Europe | The Gryfs of Europe

Europe is starting to get serious about defence

Under pressure from Donald Trump, the herbivores are thinking about eating meat

THE triceratops had a gentle existence that belied its fierce appearance, keeping to itself and maintaining a strict vegetarian diet. But in his neglected classic Tarzan the Terrible, Edgar Rice Burroughs conjured the Gryf, a horrifying dagger-toothed descendant of the three-horned dinosaur that roamed the African plains and snacked on the locals. Europe is contemplating a similar evolutionary path as it gets to grips with an American administration that has tired of playing T. Rex alone. Can the herbivorous power of the past, which has long delighted in the soft tools of diplomacy, trade and aid, really transform itself into a slavering, armed-to-the-teeth carnivore?
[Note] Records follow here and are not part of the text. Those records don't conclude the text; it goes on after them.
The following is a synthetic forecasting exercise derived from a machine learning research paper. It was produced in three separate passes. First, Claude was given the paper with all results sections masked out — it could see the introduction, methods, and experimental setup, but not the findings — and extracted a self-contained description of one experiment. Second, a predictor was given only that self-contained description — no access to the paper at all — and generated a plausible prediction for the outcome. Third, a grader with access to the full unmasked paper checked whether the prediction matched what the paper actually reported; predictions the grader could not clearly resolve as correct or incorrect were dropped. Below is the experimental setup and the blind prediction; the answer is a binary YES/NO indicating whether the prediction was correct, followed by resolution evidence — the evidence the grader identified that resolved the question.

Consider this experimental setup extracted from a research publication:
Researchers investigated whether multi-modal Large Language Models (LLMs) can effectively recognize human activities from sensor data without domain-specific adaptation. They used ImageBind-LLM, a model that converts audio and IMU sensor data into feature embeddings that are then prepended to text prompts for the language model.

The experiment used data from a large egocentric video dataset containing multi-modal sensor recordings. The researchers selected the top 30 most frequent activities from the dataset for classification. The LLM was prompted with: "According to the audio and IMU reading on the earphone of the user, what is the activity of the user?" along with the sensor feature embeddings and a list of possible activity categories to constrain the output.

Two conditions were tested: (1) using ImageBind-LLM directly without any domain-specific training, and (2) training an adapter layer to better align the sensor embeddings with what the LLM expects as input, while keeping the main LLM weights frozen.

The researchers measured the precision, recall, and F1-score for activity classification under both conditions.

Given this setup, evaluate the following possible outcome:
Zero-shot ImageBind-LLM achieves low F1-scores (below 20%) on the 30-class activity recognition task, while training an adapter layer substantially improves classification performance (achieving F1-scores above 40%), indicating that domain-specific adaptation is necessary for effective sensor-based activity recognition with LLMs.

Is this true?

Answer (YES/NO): YES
Donald Trump’s team has spent much of the last week in Europe cleaning up the boss’s mess. At the Munich Security Conference, James Mattis, the defence secretary, called NATO (which Mr Trump had written off as obsolete) “the best alliance in the world”. In Brussels, Mike Pence, the vice-president, assured his audience of America’s “strong commitment” to the European Union, a club the president has dismissed as a “vehicle for Germany”. Europeans remain baffled by the mixed messages emanating from Mr Trump’s administration. It is as if Henry Kissinger’s old (and apocryphal) question about whom to call when he wants to speak to Europe has been reversed, quips Hans Kundnani, an analyst at the German Marshall Fund in Washington.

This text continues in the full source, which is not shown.